Some of important publications that have immediate effect on the national currency rate are, by all means, reports on GDP growth, volumes of retail sale and industrial production, dynamics of trade balance and inflation growth rate. The indicators for these positions are regularly published by the country's government and they are accessible to public. Besides, we shouldn't lose the sight of the RBA interest rate dynamics; therefore, it is important to pay close attention to the reports of the Central Bank's meetings. Also, it is important to keep in mind the statistical data on unemployment level and track all changes of state policy. It is natural that, as in cases with any other currency, information regarding natural disasters, elections, and force-majeure circumstances should not be neglected. As to the AUD rate specifics, it is worth keeping in mind that the basis for the country's economy are raw material resources. For this reason, information regarding grain crops harvest level, economic indicators on mining industry, as well as global prices for metals have an important effect on the Aussie exchange rate. All these data are regularly published in the Internet by the organization called ABARES - Australian Bureau of Agricultural and Resource Economics and Sciences.

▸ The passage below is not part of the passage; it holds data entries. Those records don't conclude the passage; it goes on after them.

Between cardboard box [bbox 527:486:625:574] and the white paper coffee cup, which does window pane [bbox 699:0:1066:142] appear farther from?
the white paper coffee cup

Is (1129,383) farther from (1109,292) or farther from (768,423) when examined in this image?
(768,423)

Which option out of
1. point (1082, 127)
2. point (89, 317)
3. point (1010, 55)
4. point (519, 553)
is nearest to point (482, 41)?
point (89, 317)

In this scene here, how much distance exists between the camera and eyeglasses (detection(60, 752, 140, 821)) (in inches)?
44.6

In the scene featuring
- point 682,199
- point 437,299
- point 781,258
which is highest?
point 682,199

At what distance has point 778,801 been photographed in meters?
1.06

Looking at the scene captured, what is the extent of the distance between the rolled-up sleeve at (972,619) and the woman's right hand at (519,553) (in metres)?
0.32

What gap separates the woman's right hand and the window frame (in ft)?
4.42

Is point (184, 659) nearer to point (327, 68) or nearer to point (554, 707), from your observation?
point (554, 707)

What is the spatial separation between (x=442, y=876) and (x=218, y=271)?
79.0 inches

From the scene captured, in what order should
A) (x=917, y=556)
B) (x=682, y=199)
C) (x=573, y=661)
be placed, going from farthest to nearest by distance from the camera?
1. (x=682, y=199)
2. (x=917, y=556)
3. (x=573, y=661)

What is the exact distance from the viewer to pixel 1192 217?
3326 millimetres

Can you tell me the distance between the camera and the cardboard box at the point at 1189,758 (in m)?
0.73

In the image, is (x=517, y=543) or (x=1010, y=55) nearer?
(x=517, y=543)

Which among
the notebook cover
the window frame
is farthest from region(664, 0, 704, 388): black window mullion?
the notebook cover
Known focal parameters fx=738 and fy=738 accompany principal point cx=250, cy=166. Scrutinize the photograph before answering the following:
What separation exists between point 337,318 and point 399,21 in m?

Factors of special influence
While the major part of the developed countries, because of strong economic ties, trade in very close tandem with this or another country, things in Australia are different. Industrial goods make a small part of this country's exports, and their larger part goes to Asian developing countries. On one side, that leads to the fact that Australian economy is independent of the world leaders' economies; however, it puts the country into direct dependence on global prices for raw materials. That makes AUD an extremely volatile currency, and leaps of prices lead to serious fluctuations of Aussie. Besides, the economic condition of countries that import raw materials is as important. In case of Australia, they are, first of all, China and India. Moreover, while selling raw materials to those countries, Australia imports equipment and consumption goods from them. Besides, a good half of all Forex carry trade transactions with the participation of Japanese yen fall on Australian dollar. Japanese interest rates are very low in regard to Australian rates, and Japan and Australia are in the same time zone; that is why Aussie assets become in high demand for all Forex participants who play in the market with the help of carry trade. As a result, in order for Australian dollar exchange rate to change, it is enough to receive a single rumor regarding the coming change of central banks' discount rate of any large country with a low level of interest rates.
Being a really rich country, Australia is still in a serious danger of dependence on the condition in its agricultural sector and mining industry. High interest rates and prices for Australian products make the goods of this country noncompetitive at global markets. All of that leads to the situation that Aussie rate will stay dependent on the global prices for raw materials and the development of the countries that are the largest importers of Australian raw materials. Nevertheless, analysts don't see any reasons why AUD can lose its importance in the currency market in the nearest several years.